Reproduce the lines from the one containing "How far does" through the end of the entries, swapping "palm tree" for "date palm" and leaving everything else unchanged.

-------- INFORMATION GIVEN --------

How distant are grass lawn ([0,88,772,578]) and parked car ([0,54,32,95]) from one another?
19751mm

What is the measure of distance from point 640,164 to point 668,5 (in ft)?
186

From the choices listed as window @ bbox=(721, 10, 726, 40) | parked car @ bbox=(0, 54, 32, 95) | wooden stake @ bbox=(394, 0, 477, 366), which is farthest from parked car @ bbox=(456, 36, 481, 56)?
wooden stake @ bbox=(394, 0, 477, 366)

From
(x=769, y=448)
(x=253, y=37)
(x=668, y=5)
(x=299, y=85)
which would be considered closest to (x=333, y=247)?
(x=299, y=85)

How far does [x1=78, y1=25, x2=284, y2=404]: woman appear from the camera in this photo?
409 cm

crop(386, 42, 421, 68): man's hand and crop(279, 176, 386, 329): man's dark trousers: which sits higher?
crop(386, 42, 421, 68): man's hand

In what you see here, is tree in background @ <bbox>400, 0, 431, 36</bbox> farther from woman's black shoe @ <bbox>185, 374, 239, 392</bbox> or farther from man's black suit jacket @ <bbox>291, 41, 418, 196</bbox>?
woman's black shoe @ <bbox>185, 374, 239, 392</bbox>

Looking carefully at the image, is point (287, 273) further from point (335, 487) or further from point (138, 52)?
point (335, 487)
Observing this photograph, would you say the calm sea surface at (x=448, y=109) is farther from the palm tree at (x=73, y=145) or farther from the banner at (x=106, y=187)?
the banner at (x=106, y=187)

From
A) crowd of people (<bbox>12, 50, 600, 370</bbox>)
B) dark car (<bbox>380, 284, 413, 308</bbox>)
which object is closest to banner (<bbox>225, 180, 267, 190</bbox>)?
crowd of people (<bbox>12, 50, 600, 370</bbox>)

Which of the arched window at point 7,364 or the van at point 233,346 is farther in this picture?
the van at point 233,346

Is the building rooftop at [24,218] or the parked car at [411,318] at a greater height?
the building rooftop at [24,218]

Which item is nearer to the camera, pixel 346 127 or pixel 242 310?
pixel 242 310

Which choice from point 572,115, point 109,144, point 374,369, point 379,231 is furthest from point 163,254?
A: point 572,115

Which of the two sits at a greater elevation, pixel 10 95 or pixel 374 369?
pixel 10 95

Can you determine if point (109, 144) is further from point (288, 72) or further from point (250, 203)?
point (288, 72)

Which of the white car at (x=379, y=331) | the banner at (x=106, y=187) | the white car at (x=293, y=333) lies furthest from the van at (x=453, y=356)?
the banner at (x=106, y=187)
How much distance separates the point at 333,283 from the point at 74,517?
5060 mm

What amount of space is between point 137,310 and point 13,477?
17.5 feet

--------

▶ **TASK OUTPUT**
How far does [x1=78, y1=25, x2=284, y2=404]: woman appear from the camera in this photo?
409 cm

crop(386, 42, 421, 68): man's hand and crop(279, 176, 386, 329): man's dark trousers: which sits higher?
crop(386, 42, 421, 68): man's hand

In what you see here, is tree in background @ <bbox>400, 0, 431, 36</bbox> farther from woman's black shoe @ <bbox>185, 374, 239, 392</bbox> or farther from man's black suit jacket @ <bbox>291, 41, 418, 196</bbox>?
woman's black shoe @ <bbox>185, 374, 239, 392</bbox>

Looking carefully at the image, is point (287, 273) further from point (335, 487) or further from point (138, 52)?
point (335, 487)
Observing this photograph, would you say the calm sea surface at (x=448, y=109) is farther from the date palm at (x=73, y=145) or farther from the banner at (x=106, y=187)?
the banner at (x=106, y=187)

From
A) crowd of people (<bbox>12, 50, 600, 370</bbox>)
B) dark car (<bbox>380, 284, 413, 308</bbox>)
which object is closest to banner (<bbox>225, 180, 267, 190</bbox>)?
crowd of people (<bbox>12, 50, 600, 370</bbox>)

Which of the arched window at point 7,364 or the van at point 233,346 is farther in this picture?
the van at point 233,346

Is the building rooftop at [24,218] or the parked car at [411,318] at a greater height?
the building rooftop at [24,218]

Which item is nearer to the camera, pixel 346 127 or pixel 242 310?
pixel 242 310

Which choice from point 572,115, point 109,144, point 374,369, point 379,231 is furthest from point 163,254?
A: point 572,115

Which of the two sits at a greater elevation, pixel 10 95 or pixel 374 369?
pixel 10 95

Can you determine if point (109, 144) is further from point (288, 72) or further from point (250, 203)?
point (288, 72)

Which of the white car at (x=379, y=331) | the banner at (x=106, y=187) | the white car at (x=293, y=333) lies furthest from the van at (x=453, y=356)?
the banner at (x=106, y=187)
How much distance separates the point at 333,283 from the point at 74,517?
5060 mm

What amount of space is between point 137,310 and point 13,477?
17.5 feet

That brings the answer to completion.